_What is expected_:
The entries are to be reproduced verbatim, and their pictures left out.

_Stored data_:
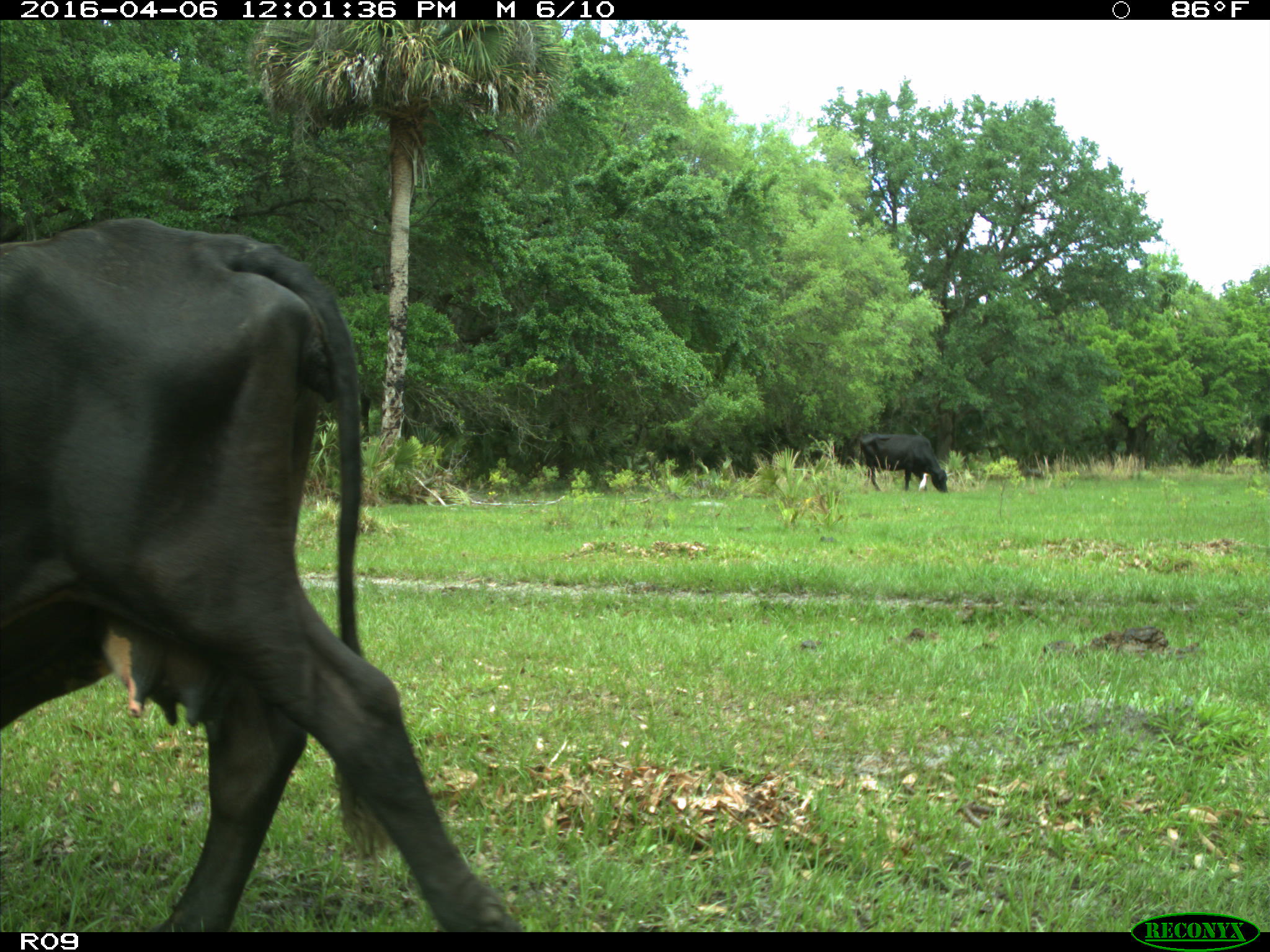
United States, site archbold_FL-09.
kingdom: Animalia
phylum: Chordata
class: Mammalia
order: Artiodactyla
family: Bovidae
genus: Bos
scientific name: Bos taurus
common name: domestic cow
Bos taurus (domestic cow).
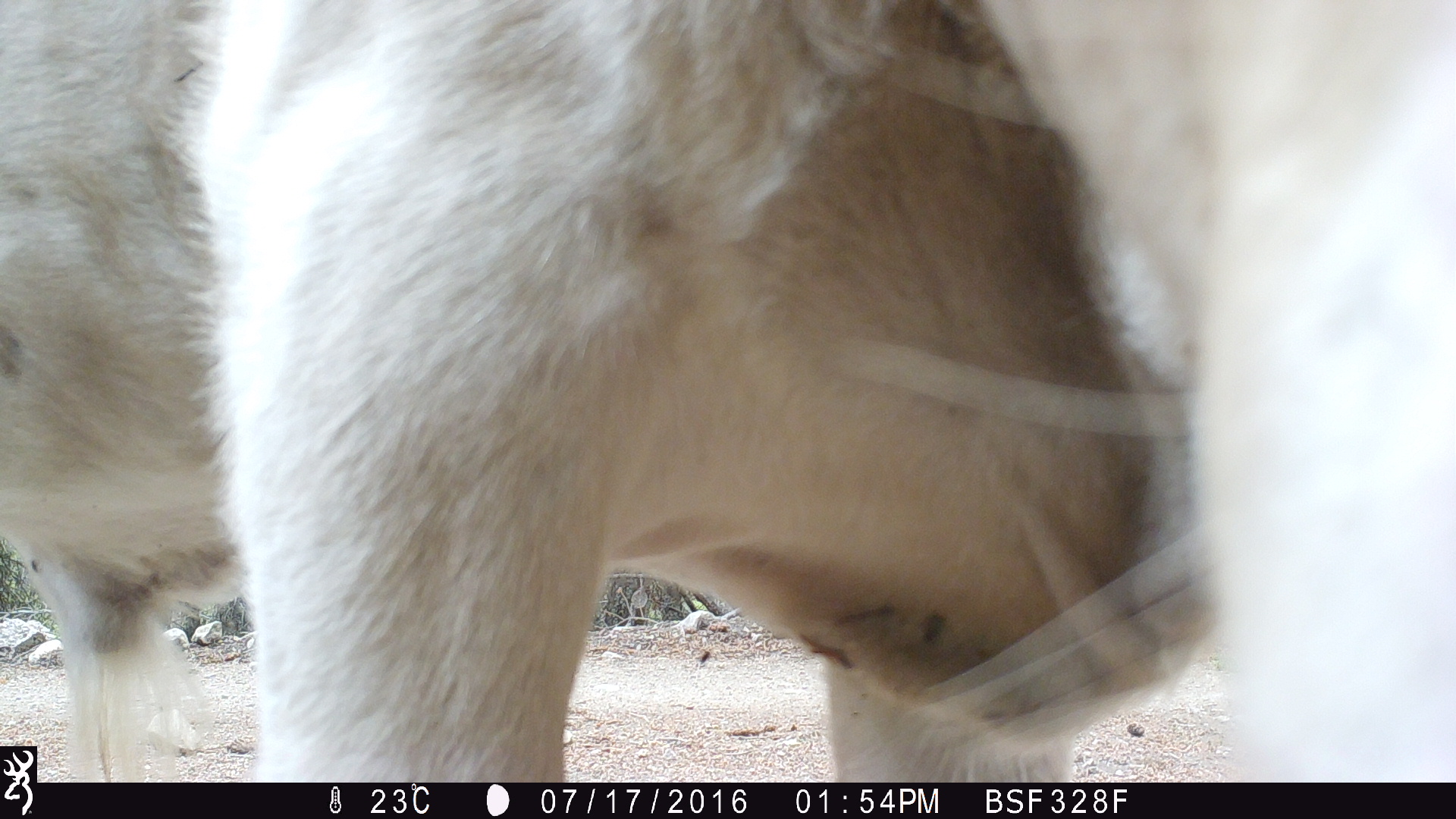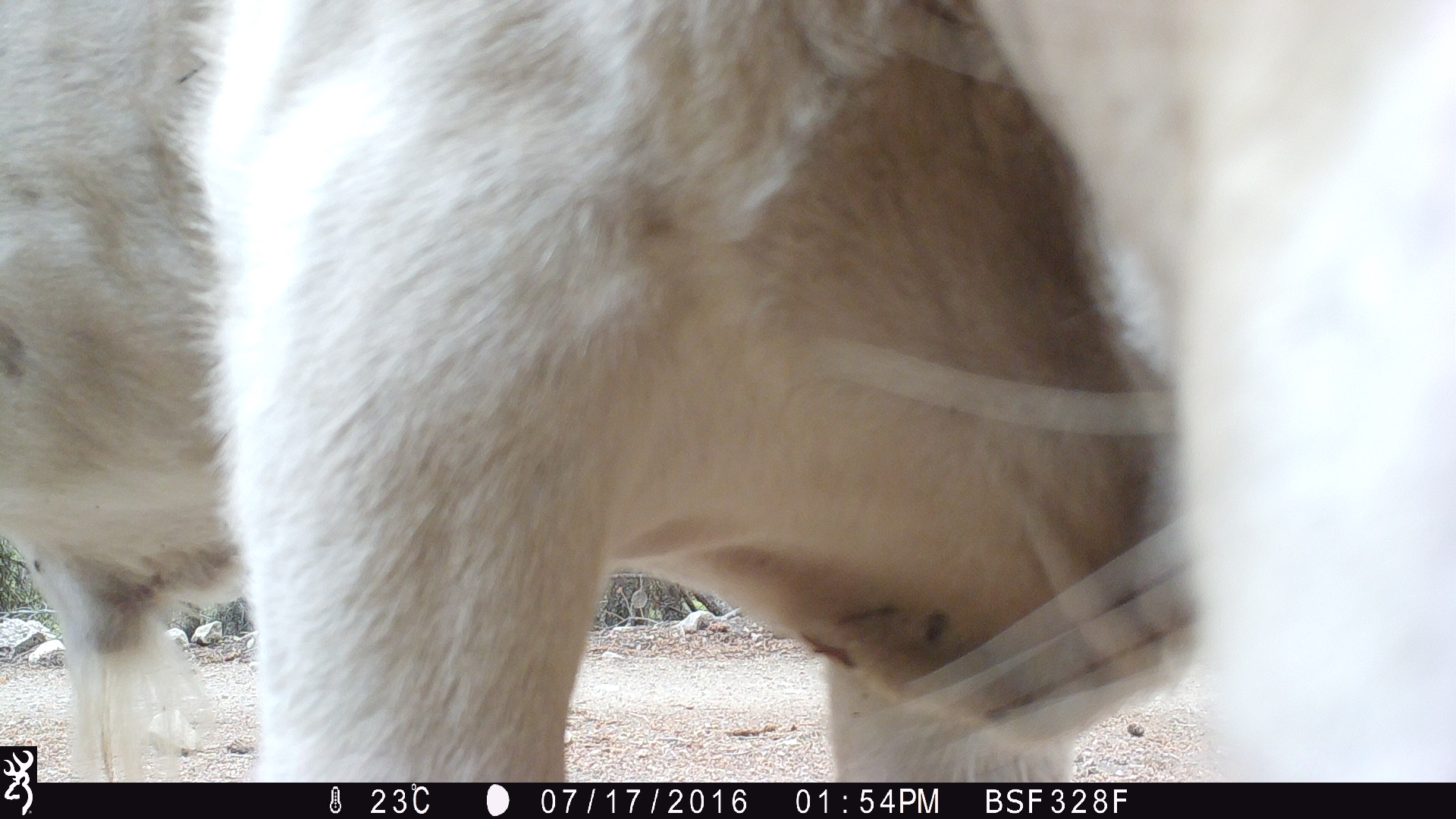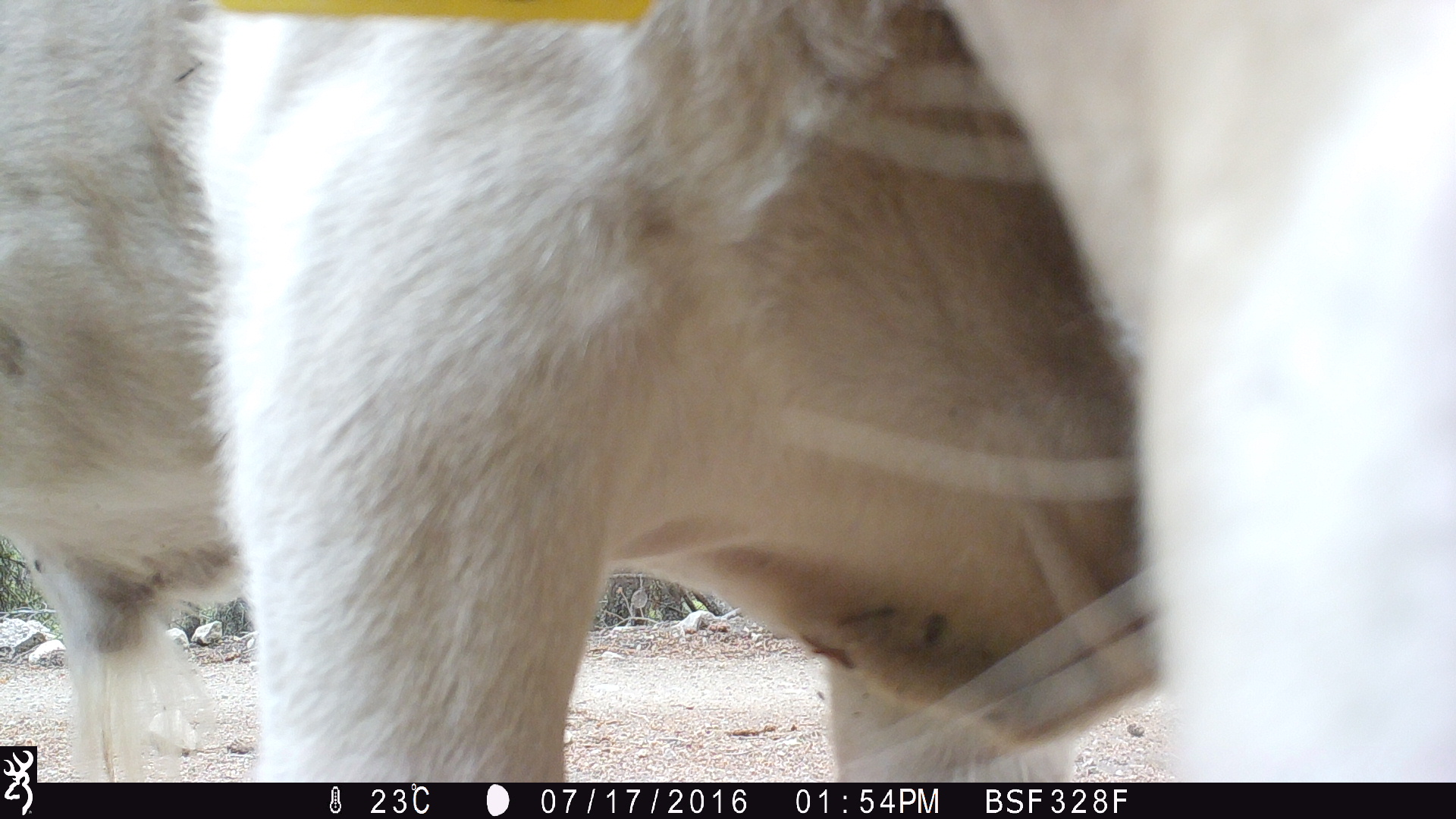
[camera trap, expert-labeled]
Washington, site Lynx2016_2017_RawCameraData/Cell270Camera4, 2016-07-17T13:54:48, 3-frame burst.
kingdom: Animalia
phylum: Chordata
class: Mammalia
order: Artiodactyla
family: Bovidae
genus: Bos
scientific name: Bos taurus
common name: domestic cattle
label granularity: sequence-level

_Response to the exercise_:
United States, site archbold_FL-09.
kingdom: Animalia
phylum: Chordata
class: Mammalia
order: Artiodactyla
family: Bovidae
genus: Bos
scientific name: Bos taurus
common name: domestic cow
Bos taurus (domestic cow).
[camera trap, expert-labeled]
Washington, site Lynx2016_2017_RawCameraData/Cell270Camera4, 2016-07-17T13:54:48, 3-frame burst.
kingdom: Animalia
phylum: Chordata
class: Mammalia
order: Artiodactyla
family: Bovidae
genus: Bos
scientific name: Bos taurus
common name: domestic cattle
label granularity: sequence-level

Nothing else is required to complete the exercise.